Does Europe remember the fall of Saigon?

 

 

Jean Bricmont, in Counterpunch, USA, 2 May 2015

 

On April 30, 1975, Saigon fell. The last Americans fled the country. Vietnam
was reunited, as it was supposed to have been twenty years earlier according
to an international agreement sabotaged by Washington. The Vietnam War,
which had been going on for thirty years ever since France began its attempt
to reconquer its lost Indochinese colonies, finally came to an end.

 

For the Vietnamese who died in that war, there will be no minute of silence,
no solemn commemoration, no “duty to remember”, no vows of “never again”.
After all, the millions of Vietnamese who died are not considered victims of
“genocide “. They were merely killed by years of massive bombing and the
systematic slaughter of a people who wanted to be independent. What’s so
special about that ?

 

In old Europe we are warned every day against repeating the crimes of
Nazism, a phenomenon that has been dead for over half a century. In
contrast, the sources of the slaughter in Vietnam have remained alive and
active, whether through U.S. policy in Central America or Southern Africa
and now for several years in the Middle East. The “war against terror” has
already cost over a million lives and is far from over.

 

What do our great European humanitarians have to say on this subject? Do
those who deplore the rising number of refugees drowning in the
Mediterranean see the connections? Do they realize that the same United
States military drive to remake the world is the fundamental source of these
ongoing disasters? How many calls to we hear to leave the sinking ship of
U.S. imperialist wars? To make a real peace with Russia and Iran? To end our
policy of perpetual intervention as obedient auxiliaries of the United
States?

 

At the time of the Vietnam war, enlightened European leaders, Olof Palme in
Sweden and De Gaulle in France, openly stood up against U.S. policy.
Intellectuals like Bertrand Russell and Jean-Paul Sartre mobilized public
opinion against war. Demonstrations took place even in countries that were
far from the conflict. And today? Nothing. Public opinion was almost
entirely in favor of the war that destroyed Libya, notably on “the left”.

= = = = = = =

▸ Written request A: From the essay on the fall of Saigon, write out the passage starting with "For the Vietnamese" and going on through "about that ?".
▸ Written request B: According to the essay on the fall of Saigon, which two European leaders openly stood up against U.S. policy during the Vietnam war?
▸ Written request C: Carry on the essay on the fall of Saigon from its final sentence.

▸ Supplied information:
= = = = = = =

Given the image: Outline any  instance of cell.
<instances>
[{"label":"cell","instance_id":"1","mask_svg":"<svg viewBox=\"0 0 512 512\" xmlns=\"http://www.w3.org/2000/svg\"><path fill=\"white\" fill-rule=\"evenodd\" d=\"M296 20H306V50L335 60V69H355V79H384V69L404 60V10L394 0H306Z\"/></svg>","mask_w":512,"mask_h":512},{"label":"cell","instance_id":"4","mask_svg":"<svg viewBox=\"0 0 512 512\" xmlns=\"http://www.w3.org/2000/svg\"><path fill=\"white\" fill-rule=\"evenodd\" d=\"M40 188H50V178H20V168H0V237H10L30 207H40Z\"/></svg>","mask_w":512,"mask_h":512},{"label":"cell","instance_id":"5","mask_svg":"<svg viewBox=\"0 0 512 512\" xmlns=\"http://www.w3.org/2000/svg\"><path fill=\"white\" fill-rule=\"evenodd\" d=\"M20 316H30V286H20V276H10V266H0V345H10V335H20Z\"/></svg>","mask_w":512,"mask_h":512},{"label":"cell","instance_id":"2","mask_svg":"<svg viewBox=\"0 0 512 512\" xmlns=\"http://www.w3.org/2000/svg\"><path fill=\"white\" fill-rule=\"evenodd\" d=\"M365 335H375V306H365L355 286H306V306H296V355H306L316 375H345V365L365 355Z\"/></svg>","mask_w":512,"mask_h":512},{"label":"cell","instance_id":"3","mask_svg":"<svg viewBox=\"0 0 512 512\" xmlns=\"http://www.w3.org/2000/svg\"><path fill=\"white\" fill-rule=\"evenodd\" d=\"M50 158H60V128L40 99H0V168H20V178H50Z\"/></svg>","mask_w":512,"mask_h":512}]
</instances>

= = = = = = =

▸ Final answer A:
For the Vietnamese who died in that war, there will be no minute of silence,
no solemn commemoration, no “duty to remember”, no vows of “never again”.
After all, the millions of Vietnamese who died are not considered victims of
“genocide “. They were merely killed by years of massive bombing and the
systematic slaughter of a people who wanted to be independent. What’s so
special about that ?

▸ Final answer B: Olof Palme in Sweden and De Gaulle in France.

▸ Final answer C:
The end of the war in Vietnam was the end of an era, the era of national
liberation struggles which no doubt constituted the most important political
movement of the 20th century. In the West, it marked the start of the
reconstruction of imperial ideology under the cover of “human rights”.
Instead of stopping liberation struggles, the emphasis would be on
subverting and destroying countries that had gained independence. The
media-savvy campaign to arouse “solidarity” with the plight of Vietnamese
boat people and victims of the Khmer Rouge massacres in Cambodia enabled a
large sector of the French and U.S. intelligentsia to drop any effort to
understand the causes and effects of events. After all, the Khmer rouge
would never have taken power without the combination of U.S. bombing of the
Cambodian countryside and regime change in Phnom Penh. Analysis was shoved
aside in favor of immediate emotional reaction to unexplained events. A
moralism without context favored the invention of “the right of humanitarian
intervention” in order to destroy national sovereignty, international law
and the United Nations Charter.

 

In France, the anti-communist “new left” that emerged from May ’68,
influenced by the intellectual bluff of Bernard-Henri Lévy and cohorts,
completely reversed the position of the old left. Whereas the traditional
left defended international peace and opposed U.S. interventionism, the “new
left” welcomed every uprising regardless of political content and showed no
concern for the underlying relationship of forces. All that mattered were
the “human rights” as defined and highlighted by mainstream media.

 

Today that new left is at a dead end, whether in the Middle East or in
relations with Russia or China, along with the American policy that it has
helped to disguise ideologically. Forty years after Vietnam gained its
freedom, it is high time for new evaluations and drastic changes. But who
has the courage to meet these challenges?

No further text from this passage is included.